Researchers at Hiroshima University in Japan have created a type of solar cell that improves power efficiency and electricity generation by mixing various polymers and molecular semiconductors as light-absorbing materials. These types of solar cells, known as organic photovoltaics (OPVs), are devices that generate electricity when light strikes their light absorbers. The efficiency of a solar cell is determined by comparing the amount of electricity generated to the amount of light incident on the cell. This is called "photon harvesting," which measures how many light particles are converted into electric current. The higher the efficiency of a solar cell, the more economical and practical its commercial applications become.
A research team at the Graduate School of Advanced Science and Engineering added only a small amount of a compound that absorbs long-wavelength light, producing an OPV that is 1.5 times more efficient than the version without the compound. This compound enhances absorption intensity due to optical interference effects within the device. The team further points out that how these fuels are distributed is key to further improving power generation efficiency.
The paper's corresponding author, Itaru Osaka, published in the journal Macromolecules in November 2020, said, "We added a very small amount of sensitizing material to the OPV battery, which consists of semiconductor polymers and other materials that we had previously developed."
"This leads to a significant increase in photocurrent, which in turn improves power conversion efficiency due to amplified photon absorption caused by the light interference effect. The key is to use a very special polymer that allows us to provide a very thick semiconductor layer for OPV cells, which significantly enhances the light interference effect compared to a thin layer."
As for future work, Osaka is focusing on promoting the development of the most advanced solar cells.
"Our next step is to develop better semiconductor polymers as the host material for this type of OPV, as well as better sensitizing materials that can absorb more photons in the longer wavelength region. This will enable OPV cells to achieve the highest efficiency in the world."
Adding organic pigments to perovskites can improve battery stability and efficiency.
A research team in Florida is studying solar cells that combine new and old materials.
Chemistry professor Biwu Ma and his team have published a new study showing that adding a small amount of existing organic pigments to perovskite solar cells can improve the cell's stability and efficiency.
This study was published in the journal Angewandte Chemie.
“The pigments are abundant, inexpensive, and robust,” Ma said. “When we combine them with perovskite, we can create new, high-performance hybrid systems. It combines the old with the new, and together they create something exciting.”
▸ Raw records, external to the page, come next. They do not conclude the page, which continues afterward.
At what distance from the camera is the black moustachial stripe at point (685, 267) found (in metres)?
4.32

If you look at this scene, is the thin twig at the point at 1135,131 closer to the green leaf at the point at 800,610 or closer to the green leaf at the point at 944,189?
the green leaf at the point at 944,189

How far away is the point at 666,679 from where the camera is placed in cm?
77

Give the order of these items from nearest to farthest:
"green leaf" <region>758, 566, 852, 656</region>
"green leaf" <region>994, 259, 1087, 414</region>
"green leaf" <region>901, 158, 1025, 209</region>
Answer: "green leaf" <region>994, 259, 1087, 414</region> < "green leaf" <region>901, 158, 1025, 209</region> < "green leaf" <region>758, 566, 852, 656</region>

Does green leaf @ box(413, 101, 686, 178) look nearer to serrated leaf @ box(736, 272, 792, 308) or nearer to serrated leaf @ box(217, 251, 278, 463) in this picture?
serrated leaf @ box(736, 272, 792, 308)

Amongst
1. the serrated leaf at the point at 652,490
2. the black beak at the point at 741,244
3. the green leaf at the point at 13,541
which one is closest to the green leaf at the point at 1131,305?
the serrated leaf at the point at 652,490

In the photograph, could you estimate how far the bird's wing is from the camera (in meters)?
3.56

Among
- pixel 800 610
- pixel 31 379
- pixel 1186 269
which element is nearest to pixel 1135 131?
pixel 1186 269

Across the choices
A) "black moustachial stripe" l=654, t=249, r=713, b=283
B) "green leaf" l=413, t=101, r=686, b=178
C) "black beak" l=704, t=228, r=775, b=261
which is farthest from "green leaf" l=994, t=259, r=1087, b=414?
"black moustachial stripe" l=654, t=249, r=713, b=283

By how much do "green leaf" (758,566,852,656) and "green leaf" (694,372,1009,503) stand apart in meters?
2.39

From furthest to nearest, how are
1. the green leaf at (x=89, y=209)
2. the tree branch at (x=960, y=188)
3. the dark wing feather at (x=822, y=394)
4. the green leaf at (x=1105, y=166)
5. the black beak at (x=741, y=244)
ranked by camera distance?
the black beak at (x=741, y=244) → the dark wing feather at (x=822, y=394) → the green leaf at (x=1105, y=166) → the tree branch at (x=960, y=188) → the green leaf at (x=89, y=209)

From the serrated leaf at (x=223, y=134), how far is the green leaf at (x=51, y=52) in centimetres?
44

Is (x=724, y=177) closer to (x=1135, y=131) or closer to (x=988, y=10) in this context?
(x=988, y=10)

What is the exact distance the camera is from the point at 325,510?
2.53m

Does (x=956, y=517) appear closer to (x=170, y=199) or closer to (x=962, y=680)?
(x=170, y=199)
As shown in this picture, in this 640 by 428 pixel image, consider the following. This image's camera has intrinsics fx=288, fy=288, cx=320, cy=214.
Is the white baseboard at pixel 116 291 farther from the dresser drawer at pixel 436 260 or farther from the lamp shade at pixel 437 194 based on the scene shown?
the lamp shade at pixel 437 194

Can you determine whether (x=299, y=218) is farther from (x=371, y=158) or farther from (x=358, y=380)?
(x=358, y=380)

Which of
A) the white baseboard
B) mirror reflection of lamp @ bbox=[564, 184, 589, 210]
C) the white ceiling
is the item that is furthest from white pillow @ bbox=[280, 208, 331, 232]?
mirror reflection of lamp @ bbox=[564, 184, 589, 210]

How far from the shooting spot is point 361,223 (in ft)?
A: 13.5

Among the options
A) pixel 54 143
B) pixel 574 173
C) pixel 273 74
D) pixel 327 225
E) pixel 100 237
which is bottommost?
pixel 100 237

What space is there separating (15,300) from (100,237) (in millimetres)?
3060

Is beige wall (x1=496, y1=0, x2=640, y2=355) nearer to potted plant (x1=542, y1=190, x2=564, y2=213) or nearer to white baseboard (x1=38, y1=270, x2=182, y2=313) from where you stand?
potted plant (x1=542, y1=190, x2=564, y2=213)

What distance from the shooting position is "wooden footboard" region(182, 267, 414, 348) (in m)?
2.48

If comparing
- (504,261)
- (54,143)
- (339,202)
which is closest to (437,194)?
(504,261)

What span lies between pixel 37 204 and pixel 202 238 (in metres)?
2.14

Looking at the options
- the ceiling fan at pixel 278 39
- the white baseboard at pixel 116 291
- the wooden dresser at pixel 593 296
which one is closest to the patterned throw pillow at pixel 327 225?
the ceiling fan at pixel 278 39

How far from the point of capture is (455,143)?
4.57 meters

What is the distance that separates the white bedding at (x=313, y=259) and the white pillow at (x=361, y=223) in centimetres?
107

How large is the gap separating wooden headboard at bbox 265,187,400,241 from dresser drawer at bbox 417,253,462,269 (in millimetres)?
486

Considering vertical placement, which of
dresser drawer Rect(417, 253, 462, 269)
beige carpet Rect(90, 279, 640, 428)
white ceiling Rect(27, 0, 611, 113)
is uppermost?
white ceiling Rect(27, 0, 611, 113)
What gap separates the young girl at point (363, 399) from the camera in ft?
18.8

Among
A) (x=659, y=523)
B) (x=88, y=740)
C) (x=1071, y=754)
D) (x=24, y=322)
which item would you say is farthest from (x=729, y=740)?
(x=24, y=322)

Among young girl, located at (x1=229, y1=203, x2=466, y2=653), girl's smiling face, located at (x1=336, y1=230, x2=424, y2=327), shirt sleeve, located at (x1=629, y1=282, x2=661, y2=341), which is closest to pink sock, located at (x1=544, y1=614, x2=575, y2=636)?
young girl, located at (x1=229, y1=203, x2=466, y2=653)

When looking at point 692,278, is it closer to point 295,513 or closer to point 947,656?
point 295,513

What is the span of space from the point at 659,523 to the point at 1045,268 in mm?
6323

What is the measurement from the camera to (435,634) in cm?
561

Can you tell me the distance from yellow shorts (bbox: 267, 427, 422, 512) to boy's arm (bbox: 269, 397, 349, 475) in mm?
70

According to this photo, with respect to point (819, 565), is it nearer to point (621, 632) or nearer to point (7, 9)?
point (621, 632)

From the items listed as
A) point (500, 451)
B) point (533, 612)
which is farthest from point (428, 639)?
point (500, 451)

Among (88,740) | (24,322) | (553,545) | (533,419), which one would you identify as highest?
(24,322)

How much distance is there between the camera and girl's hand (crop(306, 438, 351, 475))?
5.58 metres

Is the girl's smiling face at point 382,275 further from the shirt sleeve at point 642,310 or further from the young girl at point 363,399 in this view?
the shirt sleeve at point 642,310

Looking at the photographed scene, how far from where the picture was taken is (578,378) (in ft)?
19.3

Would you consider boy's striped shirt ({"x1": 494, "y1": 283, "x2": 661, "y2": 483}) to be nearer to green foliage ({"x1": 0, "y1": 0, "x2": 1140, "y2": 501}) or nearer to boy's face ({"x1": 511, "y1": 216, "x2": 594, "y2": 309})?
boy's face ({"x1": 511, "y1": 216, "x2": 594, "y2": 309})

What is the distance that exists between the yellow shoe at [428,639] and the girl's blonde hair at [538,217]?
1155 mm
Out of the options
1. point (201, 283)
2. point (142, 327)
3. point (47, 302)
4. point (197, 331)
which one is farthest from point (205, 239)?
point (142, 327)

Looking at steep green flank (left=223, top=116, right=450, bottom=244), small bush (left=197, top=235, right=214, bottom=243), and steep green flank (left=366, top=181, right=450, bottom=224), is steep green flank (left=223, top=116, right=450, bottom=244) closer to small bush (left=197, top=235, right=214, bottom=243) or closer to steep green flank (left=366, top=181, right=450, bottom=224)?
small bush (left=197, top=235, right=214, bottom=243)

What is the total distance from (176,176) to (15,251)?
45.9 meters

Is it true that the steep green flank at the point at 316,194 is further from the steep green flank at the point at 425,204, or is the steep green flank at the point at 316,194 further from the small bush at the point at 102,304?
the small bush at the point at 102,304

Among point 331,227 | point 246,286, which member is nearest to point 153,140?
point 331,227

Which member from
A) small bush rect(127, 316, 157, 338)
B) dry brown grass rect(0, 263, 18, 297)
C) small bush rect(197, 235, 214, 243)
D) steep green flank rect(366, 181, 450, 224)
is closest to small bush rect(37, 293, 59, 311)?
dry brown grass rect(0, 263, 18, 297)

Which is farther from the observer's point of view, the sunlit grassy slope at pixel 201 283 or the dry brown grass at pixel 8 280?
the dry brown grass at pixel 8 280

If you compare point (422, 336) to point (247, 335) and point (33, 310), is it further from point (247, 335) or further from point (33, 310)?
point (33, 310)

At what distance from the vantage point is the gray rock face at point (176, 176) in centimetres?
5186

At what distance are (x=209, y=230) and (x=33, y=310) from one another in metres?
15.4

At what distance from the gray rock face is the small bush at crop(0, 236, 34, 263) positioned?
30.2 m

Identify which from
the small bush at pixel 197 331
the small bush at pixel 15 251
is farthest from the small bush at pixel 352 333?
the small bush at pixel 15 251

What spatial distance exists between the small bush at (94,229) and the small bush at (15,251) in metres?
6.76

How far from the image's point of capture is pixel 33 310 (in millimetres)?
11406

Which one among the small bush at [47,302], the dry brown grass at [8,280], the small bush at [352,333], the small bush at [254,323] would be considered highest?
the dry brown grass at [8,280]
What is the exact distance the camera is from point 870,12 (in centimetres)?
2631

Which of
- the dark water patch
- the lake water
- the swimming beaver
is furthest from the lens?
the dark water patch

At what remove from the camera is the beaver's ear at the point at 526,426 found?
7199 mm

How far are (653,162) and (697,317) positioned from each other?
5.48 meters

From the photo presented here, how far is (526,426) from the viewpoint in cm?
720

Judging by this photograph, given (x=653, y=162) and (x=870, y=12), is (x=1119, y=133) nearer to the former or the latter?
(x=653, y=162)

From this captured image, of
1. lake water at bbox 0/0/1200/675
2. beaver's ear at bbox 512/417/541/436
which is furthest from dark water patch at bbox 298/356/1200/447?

Ma's research on next-generation solar cell technology has focused on solving the stability problems and challenges of perovskite solar cells. Perovskite solar cells are a type of photovoltaic cell that contains perovskite-structured compounds, most commonly organic-inorganic lead or tin halide-based hybrid materials, as the light-collecting layer.
Research on perovskite solar cells has progressed rapidly over the past decade. When first reported in 2009, the power conversion efficiency was about 4%, now it is as high as 25%. However, commercial viability also has drawbacks, such as the material's tendency to degrade rapidly.
Researchers around the world have been searching for the perfect formula that makes them both stable and effective.
Ma's research team conducted experiments using methylammonium lead iodide. Without the pigment layer, the efficiency of the solar cells was 18.9%. With it, this figure rose to 21.1%. The research team also found that, under ambient conditions, the unencapsulated cells could retain 90% of their initial efficiency after the addition of the pigment layer.
Adding a layer of insoluble pigment through simple solution treatment and heat annealing also makes the cells hydrophobic, meaning that water cannot remain on the surface.
“We believe that using low-cost pigments to passivate the surface of these batteries is a very promising approach to improving battery stability and efficiency,” Ma said.